**TASK DESCRIPTION:**
Find the line in the data below that contains "Primary data embedded". Return that line and all the lines after it, unchanged.

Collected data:
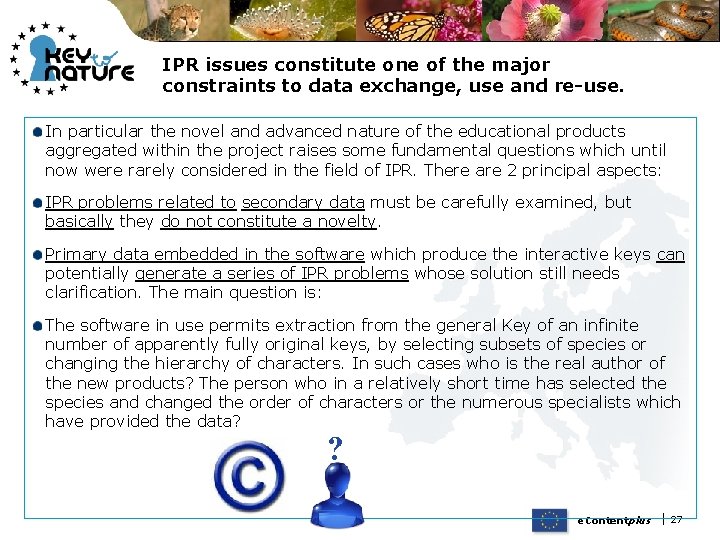 KEY to nature

IPR issues constitute one of the major constraints to data exchange, use and re-use.

In particular the novel and advanced nature of the educational products aggregated within the project raises some fundamental questions which until now were rarely considered in the field of IPR. There are 2 principal aspects:

IPR problems related to secondary data must be carefully examined, but basically they do not constitute a novelty.

Primary data embedded in the software which produce the interactive keys can potentially generate a series of IPR problems whose solution still needs clarification. The main question is:

The software in use permits extraction from the general Key of an infinite number of apparently fully original keys, by selecting subsets of species or changing the hierarchy of characters. In such cases who is the real author of the new products? The person who in a relatively short time has selected the species and changed the order of characters or the numerous specialists which have provided the data?

©

?

eContentplus | 27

**OUTPUT:**
Primary data embedded in the software which produce the interactive keys can potentially generate a series of IPR problems whose solution still needs clarification. The main question is:

The software in use permits extraction from the general Key of an infinite number of apparently fully original keys, by selecting subsets of species or changing the hierarchy of characters. In such cases who is the real author of the new products? The person who in a relatively short time has selected the species and changed the order of characters or the numerous specialists which have provided the data?

©

?

eContentplus | 27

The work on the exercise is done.